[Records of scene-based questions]
□ □ □ □ □

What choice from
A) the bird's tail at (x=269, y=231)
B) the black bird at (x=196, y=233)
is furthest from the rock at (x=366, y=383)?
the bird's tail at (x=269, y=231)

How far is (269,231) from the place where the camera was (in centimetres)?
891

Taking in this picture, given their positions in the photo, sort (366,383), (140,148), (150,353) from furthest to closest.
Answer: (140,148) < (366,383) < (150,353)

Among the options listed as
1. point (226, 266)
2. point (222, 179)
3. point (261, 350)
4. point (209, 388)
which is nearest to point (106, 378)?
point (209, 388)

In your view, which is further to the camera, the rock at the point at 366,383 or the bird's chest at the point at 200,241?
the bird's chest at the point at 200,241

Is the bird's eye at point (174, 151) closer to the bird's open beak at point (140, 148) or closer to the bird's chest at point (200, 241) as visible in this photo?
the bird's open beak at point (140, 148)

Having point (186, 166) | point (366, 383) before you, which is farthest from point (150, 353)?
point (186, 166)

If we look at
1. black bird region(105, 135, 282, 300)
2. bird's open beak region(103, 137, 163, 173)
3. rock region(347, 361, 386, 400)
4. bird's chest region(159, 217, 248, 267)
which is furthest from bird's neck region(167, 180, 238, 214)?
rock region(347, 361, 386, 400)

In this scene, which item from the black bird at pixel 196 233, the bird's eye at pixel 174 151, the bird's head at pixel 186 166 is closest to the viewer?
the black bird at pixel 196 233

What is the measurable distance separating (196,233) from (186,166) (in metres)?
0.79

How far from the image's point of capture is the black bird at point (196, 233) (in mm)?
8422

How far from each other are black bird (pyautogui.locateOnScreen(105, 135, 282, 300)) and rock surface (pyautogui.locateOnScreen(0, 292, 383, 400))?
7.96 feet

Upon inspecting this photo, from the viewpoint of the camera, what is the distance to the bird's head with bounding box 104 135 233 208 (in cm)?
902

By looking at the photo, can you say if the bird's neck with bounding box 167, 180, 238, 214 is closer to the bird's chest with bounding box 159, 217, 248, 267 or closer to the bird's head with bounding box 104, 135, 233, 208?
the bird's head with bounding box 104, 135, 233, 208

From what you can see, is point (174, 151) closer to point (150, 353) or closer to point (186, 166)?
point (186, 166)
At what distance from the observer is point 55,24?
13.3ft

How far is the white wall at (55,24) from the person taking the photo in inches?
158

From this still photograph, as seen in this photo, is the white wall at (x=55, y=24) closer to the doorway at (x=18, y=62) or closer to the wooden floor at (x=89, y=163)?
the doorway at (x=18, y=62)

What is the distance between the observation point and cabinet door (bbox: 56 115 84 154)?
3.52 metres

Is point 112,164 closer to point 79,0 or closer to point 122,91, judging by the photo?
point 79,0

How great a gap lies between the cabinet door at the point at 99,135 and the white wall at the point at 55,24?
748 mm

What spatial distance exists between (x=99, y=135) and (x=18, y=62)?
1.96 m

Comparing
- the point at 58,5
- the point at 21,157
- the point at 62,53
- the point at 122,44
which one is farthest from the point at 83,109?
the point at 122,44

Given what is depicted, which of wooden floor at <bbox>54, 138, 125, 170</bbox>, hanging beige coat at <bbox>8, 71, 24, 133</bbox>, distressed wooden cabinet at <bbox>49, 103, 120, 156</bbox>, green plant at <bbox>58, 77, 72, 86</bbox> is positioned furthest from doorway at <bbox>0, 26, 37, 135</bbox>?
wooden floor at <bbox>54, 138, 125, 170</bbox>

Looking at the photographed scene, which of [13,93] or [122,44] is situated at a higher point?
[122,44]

□ □ □ □ □

## Given task
Put every line of the entries above into a JSON list of strings, one string per line, leaving out the blank lines.

## Answer
[
  "What choice from",
  "A) the bird's tail at (x=269, y=231)",
  "B) the black bird at (x=196, y=233)",
  "is furthest from the rock at (x=366, y=383)?",
  "the bird's tail at (x=269, y=231)",
  "How far is (269,231) from the place where the camera was (in centimetres)?",
  "891",
  "Taking in this picture, given their positions in the photo, sort (366,383), (140,148), (150,353) from furthest to closest.",
  "Answer: (140,148) < (366,383) < (150,353)",
  "Among the options listed as",
  "1. point (226, 266)",
  "2. point (222, 179)",
  "3. point (261, 350)",
  "4. point (209, 388)",
  "which is nearest to point (106, 378)?",
  "point (209, 388)",
  "In your view, which is further to the camera, the rock at the point at 366,383 or the bird's chest at the point at 200,241?",
  "the bird's chest at the point at 200,241",
  "Is the bird's eye at point (174, 151) closer to the bird's open beak at point (140, 148) or closer to the bird's chest at point (200, 241) as visible in this photo?",
  "the bird's open beak at point (140, 148)",
  "Having point (186, 166) | point (366, 383) before you, which is farthest from point (150, 353)?",
  "point (186, 166)",
  "If we look at",
  "1. black bird region(105, 135, 282, 300)",
  "2. bird's open beak region(103, 137, 163, 173)",
  "3. rock region(347, 361, 386, 400)",
  "4. bird's chest region(159, 217, 248, 267)",
  "which is furthest from bird's neck region(167, 180, 238, 214)?",
  "rock region(347, 361, 386, 400)",
  "In this scene, which item from the black bird at pixel 196 233, the bird's eye at pixel 174 151, the bird's head at pixel 186 166 is closest to the viewer?",
  "the black bird at pixel 196 233",
  "What is the measurable distance separating (196,233) from (186,166) (in metres)?",
  "0.79",
  "How far from the image's point of capture is the black bird at point (196, 233) (in mm)?",
  "8422",
  "How far from each other are black bird (pyautogui.locateOnScreen(105, 135, 282, 300)) and rock surface (pyautogui.locateOnScreen(0, 292, 383, 400))?",
  "7.96 feet",
  "Upon inspecting this photo, from the viewpoint of the camera, what is the distance to the bird's head with bounding box 104 135 233 208 (in cm)?",
  "902",
  "By looking at the photo, can you say if the bird's neck with bounding box 167, 180, 238, 214 is closer to the bird's chest with bounding box 159, 217, 248, 267 or closer to the bird's head with bounding box 104, 135, 233, 208?",
  "the bird's head with bounding box 104, 135, 233, 208",
  "From what you can see, is point (174, 151) closer to point (150, 353) or closer to point (186, 166)?",
  "point (186, 166)",
  "At what distance from the observer is point 55,24?",
  "13.3ft",
  "How far is the white wall at (55,24) from the person taking the photo in inches?",
  "158",
  "From this still photograph, as seen in this photo, is the white wall at (x=55, y=24) closer to the doorway at (x=18, y=62) or closer to the wooden floor at (x=89, y=163)?",
  "the doorway at (x=18, y=62)",
  "What is the distance between the observation point and cabinet door (bbox: 56 115 84 154)?",
  "3.52 metres",
  "Is point 112,164 closer to point 79,0 or closer to point 122,91, judging by the photo?",
  "point 79,0",
  "How great a gap lies between the cabinet door at the point at 99,135 and the white wall at the point at 55,24?",
  "748 mm",
  "What spatial distance exists between (x=99, y=135) and (x=18, y=62)?",
  "1.96 m",
  "Comparing",
  "- the point at 58,5",
  "- the point at 21,157",
  "- the point at 62,53",
  "- the point at 122,44",
  "which one is farthest from the point at 83,109?",
  "the point at 122,44",
  "Given what is depicted, which of wooden floor at <bbox>54, 138, 125, 170</bbox>, hanging beige coat at <bbox>8, 71, 24, 133</bbox>, distressed wooden cabinet at <bbox>49, 103, 120, 156</bbox>, green plant at <bbox>58, 77, 72, 86</bbox> is positioned furthest from doorway at <bbox>0, 26, 37, 135</bbox>?",
  "wooden floor at <bbox>54, 138, 125, 170</bbox>",
  "Looking at the photographed scene, which of [13,93] or [122,44] is situated at a higher point?",
  "[122,44]"
]